▶ [Work required]
Please edit the rows below so that each "green leaf" reads "broad leaf", and keep everything else the same.

Rows of spatial question data:
════════════════

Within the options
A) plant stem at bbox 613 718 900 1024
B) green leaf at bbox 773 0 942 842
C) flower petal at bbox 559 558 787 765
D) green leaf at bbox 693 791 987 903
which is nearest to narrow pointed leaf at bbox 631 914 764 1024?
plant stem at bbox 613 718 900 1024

════════════════

▶ [Correct output]
Within the options
A) plant stem at bbox 613 718 900 1024
B) broad leaf at bbox 773 0 942 842
C) flower petal at bbox 559 558 787 765
D) broad leaf at bbox 693 791 987 903
which is nearest to narrow pointed leaf at bbox 631 914 764 1024?
plant stem at bbox 613 718 900 1024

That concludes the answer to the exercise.